Location
- 569 Center Street Lansing, IA 52151 United States
- 43°21′37″N 91°13′20″W﻿ / ﻿43.3604°N 91.2222°W

Information
- Type: Public
- Motto: ...committed to educating the future
- Established: 1961 (Consolidation of Lansing High School and New Albin High School)
- School district: Eastern Allamakee Community School District
- Superintendent: Dale Crozier
- Principal: Sarah Updegraff
- Teaching staff: 15.38 (FTE)
- Grades: 9-12
- Enrollment: 91 (2023-2024)
- Student to teacher ratio: 5.92
- Colors: Purple, White & Silver
- Athletics conference: Upper Iowa
- Mascot: Kee-Hawk
- Newspaper: The Talon (An insert to the Waukon Standard
- Website: www.keeschools.com

= Kee High School =

Public secondary school in Lansing, Iowa, United States

Kee High School is a rural, public high school located in Lansing, Iowa. The school is part of the Eastern Allamakee Community School District.
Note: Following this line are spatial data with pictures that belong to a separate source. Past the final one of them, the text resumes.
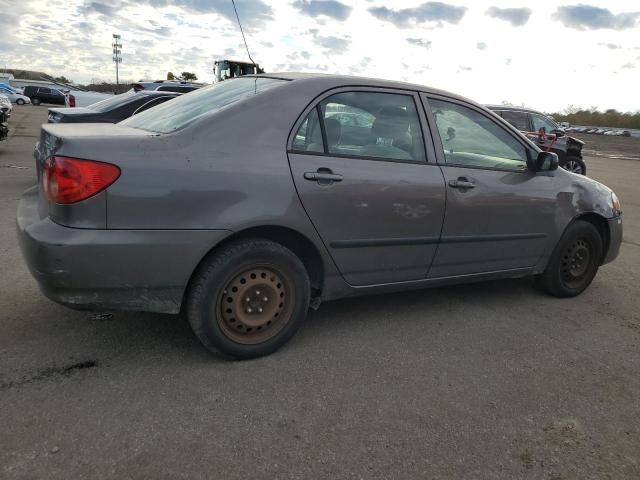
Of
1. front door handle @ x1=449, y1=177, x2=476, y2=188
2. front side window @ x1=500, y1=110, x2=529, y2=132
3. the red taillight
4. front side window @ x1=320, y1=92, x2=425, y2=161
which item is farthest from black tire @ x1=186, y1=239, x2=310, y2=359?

Their mascot is the Kee-Hawk.

== Athletics==
The Kee-Hawks compete in the Upper Iowa Conference in the following sports:

- Cross Country
  - Boys' 5-time State Champions (1980, 1981, 1982, 1988, 1989)
- Volleyball
- Football
- Basketball
- Track and Field
  - Girls' State co-champions (2019) with Alburnett
- Baseball
  - 11-time State Champions (1973, 1977, 1978, 1980, 1981, 1986, 1989, 1990, 1991, 1992, 2005)
- Softball
  - 2016, 2017 Class 1A State Champions

As of 2006, Kee's baseball coach, Gene Schultz, is the winningest high school baseball coach in the United States.